November 13, 2007
State Incentives Boost Home Photovoltaics

Among the American states California has the strongest incentives for installing photovoltaics .

In its Northern California service territory, PG&E charges tiered rates for electricity, between 11.4 cents and 36.4 cents a kilowatt-hour, depending on usage. (A kilowatt-hour equals the energy needed to run a 100-watt bulb for 10 hours.) Utility spokesman John Tremayne says the average PG&E customer pays about 15 cents a kilowatt-hour, including surcharges and fees.

Solar power generated with photovoltaic panels, meanwhile, will run a homeowner about 18 to 19 cents a kilowatt-hour, assuming a cost of $24,000 to install a system that produces 4,300 kilowatt-hours of electricity, over 30 years, according to Barry Cinnamon, president and chief executive of Akeena Solar Inc., a solar-power installer based in Los Gatos, Calif.

Some customers have managed to cut their installation costs to as little as $15,000 after state rebates and a $2,000 federal tax credit, which, over a 30-year period, would produce power for about 10 to 14 cents a kilowatt-hour, according to Mr. Cinnamon, who says PG&E rates in his area are around 36 cents a kilowatt-hour, after surcharges and fees.

Half of the growth in solar power in the US until 2015 is expected to come in California. The article emphasizes state government incentives as an explanation for this. But California also has electricity costs that are, at the time of this writing about 37% above the national average. So solar doesn't have to become as cheap in California as it does in really cheap electricity states (below 8 cents per kwh) like Washington, North Dakota, Idaho, or Kentucky. Also, southern California has less clouds and more sunshine than most US states (Arizona notably excepted). So the same solar panels produce a lot more electricity in San Diego than they do in Milwaukee or Bangor or Seattle.

I think it hard to project solar installation growth out to 2015 for a reason that seems obvious from the excerpt above: Solar power's cost is not enormously above existing utility power. A reduction in solar's cost by a half or two thirds would make solar pretty competitive in Arizona and southern California. By 2015 Solar's cost could conceivably fall to a point where it becomes competitive in the most sunny areas.
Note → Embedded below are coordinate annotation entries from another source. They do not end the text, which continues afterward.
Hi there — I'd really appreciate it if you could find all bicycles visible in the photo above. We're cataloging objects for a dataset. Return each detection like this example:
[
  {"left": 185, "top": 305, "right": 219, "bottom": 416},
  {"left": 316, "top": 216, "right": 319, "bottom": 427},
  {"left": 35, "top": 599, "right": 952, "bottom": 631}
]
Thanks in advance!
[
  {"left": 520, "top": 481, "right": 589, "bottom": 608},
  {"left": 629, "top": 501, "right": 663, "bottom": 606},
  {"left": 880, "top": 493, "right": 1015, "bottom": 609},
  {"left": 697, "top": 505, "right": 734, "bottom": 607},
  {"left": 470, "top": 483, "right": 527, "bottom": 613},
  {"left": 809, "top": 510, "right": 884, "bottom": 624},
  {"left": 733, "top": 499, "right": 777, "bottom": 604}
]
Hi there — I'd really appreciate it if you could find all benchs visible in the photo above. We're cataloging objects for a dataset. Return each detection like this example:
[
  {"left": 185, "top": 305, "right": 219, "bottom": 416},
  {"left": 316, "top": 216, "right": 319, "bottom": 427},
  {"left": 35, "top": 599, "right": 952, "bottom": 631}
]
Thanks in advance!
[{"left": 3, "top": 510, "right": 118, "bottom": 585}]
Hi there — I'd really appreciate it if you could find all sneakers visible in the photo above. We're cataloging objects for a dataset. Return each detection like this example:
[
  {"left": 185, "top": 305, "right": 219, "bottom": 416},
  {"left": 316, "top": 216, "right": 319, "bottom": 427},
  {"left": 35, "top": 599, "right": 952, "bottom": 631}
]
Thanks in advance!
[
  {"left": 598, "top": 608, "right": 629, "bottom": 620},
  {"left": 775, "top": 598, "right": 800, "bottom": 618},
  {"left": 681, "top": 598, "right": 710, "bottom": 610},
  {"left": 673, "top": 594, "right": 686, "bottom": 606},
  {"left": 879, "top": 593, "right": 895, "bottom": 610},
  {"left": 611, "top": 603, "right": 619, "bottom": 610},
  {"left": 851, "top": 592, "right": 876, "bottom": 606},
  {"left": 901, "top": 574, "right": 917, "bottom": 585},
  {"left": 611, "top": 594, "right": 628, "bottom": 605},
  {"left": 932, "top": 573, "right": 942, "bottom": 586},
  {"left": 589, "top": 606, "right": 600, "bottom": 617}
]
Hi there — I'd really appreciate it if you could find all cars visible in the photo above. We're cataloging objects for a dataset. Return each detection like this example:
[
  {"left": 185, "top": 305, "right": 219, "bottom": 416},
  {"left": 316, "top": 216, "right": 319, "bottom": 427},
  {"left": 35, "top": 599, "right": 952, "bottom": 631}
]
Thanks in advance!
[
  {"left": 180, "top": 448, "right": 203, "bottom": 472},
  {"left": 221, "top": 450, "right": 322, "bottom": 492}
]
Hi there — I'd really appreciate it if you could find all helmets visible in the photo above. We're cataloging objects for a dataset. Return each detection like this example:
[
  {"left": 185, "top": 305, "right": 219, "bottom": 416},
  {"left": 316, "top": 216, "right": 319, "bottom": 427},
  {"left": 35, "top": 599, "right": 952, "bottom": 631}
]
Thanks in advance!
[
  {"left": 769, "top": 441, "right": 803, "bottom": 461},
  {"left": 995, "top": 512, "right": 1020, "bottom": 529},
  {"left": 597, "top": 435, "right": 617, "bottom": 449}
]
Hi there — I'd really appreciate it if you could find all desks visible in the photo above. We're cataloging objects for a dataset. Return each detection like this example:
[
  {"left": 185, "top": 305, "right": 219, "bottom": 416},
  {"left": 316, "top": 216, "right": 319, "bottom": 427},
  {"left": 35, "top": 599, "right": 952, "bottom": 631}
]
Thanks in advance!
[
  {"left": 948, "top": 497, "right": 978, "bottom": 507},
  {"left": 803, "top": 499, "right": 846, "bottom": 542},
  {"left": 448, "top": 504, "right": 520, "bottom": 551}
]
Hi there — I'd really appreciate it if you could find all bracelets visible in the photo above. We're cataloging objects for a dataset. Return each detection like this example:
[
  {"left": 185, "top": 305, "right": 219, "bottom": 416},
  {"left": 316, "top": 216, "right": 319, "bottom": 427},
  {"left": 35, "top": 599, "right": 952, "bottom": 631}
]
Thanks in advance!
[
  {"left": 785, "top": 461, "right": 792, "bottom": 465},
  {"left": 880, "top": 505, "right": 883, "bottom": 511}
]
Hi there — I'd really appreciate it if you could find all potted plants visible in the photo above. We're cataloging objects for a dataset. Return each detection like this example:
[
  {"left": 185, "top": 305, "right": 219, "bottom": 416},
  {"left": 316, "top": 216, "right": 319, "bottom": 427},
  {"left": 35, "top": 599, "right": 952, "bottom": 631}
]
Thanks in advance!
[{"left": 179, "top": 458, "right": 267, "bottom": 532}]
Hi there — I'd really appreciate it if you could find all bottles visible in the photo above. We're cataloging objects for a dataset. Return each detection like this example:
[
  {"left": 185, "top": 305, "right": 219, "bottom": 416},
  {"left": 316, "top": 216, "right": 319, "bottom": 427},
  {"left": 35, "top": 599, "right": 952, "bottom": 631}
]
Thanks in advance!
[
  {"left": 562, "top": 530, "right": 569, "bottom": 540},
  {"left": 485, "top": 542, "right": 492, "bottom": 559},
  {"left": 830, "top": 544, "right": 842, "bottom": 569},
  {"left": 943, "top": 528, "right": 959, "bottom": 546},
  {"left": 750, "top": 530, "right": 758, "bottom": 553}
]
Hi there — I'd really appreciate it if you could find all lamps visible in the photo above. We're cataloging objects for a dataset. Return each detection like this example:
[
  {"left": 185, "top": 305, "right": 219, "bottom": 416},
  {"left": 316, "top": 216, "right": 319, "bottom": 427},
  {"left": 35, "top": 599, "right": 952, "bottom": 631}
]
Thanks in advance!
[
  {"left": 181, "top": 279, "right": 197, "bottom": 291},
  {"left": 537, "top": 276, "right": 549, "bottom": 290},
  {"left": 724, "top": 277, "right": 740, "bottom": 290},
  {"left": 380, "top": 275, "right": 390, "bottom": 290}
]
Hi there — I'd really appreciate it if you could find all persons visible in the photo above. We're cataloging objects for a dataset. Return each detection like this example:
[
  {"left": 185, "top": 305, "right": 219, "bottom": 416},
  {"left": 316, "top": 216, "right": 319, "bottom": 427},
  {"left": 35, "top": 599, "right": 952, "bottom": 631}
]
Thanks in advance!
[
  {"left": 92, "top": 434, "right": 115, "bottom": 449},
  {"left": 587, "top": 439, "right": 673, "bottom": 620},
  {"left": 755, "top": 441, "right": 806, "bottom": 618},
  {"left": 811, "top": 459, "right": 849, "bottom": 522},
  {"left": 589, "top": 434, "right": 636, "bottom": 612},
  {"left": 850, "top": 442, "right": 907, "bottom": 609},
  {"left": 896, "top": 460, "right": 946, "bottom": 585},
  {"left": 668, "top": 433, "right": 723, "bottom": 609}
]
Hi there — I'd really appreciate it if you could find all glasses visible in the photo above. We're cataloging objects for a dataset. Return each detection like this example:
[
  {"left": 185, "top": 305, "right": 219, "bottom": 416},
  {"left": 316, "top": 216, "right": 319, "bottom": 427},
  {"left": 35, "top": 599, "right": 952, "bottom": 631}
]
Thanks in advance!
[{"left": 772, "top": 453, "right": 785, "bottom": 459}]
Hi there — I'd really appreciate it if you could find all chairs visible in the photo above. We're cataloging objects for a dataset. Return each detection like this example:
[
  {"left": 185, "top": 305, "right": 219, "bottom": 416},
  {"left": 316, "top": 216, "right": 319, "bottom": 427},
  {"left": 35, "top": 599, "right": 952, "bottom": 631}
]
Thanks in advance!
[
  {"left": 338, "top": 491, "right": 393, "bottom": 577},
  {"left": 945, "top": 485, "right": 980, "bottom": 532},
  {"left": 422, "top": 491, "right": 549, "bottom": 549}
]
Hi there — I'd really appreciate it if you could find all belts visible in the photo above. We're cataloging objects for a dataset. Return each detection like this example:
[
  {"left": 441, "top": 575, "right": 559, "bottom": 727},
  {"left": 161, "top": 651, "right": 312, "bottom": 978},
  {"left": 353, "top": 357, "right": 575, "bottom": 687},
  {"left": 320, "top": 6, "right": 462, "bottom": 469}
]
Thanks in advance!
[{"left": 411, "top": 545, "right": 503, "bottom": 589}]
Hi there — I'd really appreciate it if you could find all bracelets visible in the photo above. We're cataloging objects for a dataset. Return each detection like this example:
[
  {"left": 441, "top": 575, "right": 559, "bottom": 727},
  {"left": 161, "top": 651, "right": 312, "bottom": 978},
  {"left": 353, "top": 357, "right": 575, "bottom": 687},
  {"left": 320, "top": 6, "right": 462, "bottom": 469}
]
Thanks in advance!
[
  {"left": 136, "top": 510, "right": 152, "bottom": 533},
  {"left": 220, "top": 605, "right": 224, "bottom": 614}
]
Share |      Randall Parker, 2007 November 13 11:19 PM  Energy Solar


Comments
odograph said at November 14, 2007 6:47 AM:

I suspect that electricity is cheap in Washington and Kentucky for different reasons. I'm more comfortable with Washington's cheap hydro keeping out solar than I am with "cheap coal.(*)"

* - cheap in states where externalities are ignored

Randall Parker said at November 14, 2007 5:07 PM:

odograph,

You are quite correct as to the different reasons for the cheap electricity in Washington state and Kentucky. However, you are wrong about whether solar can contribute more to air quality in Kentucky than in Washington and here's why:

What matters is changes in marginal demand. Marginal growth in demand in Washington does not get satisfied with hydro. The hydro is all getting used already. Incremental demand growth has got to come from non-hydro sources. Where is that going to come from? Natural gas, coal, eventually nuclear. That's true in both Washington and Kentucky.

Of course incremental demand is growing, due both to population growth and rising living standards.

Nick said at November 15, 2007 4:01 PM:

The $.19 figure doesn't include interest, or time value of money.

The cost per KWH of the 24K, 4,300 khw/yr system is about $.45.

Surprsingly, that doesn't bother me. That's a pricey system even now, and PV costs really are plummeting, so I think they'll reach utility price parity very, very soon.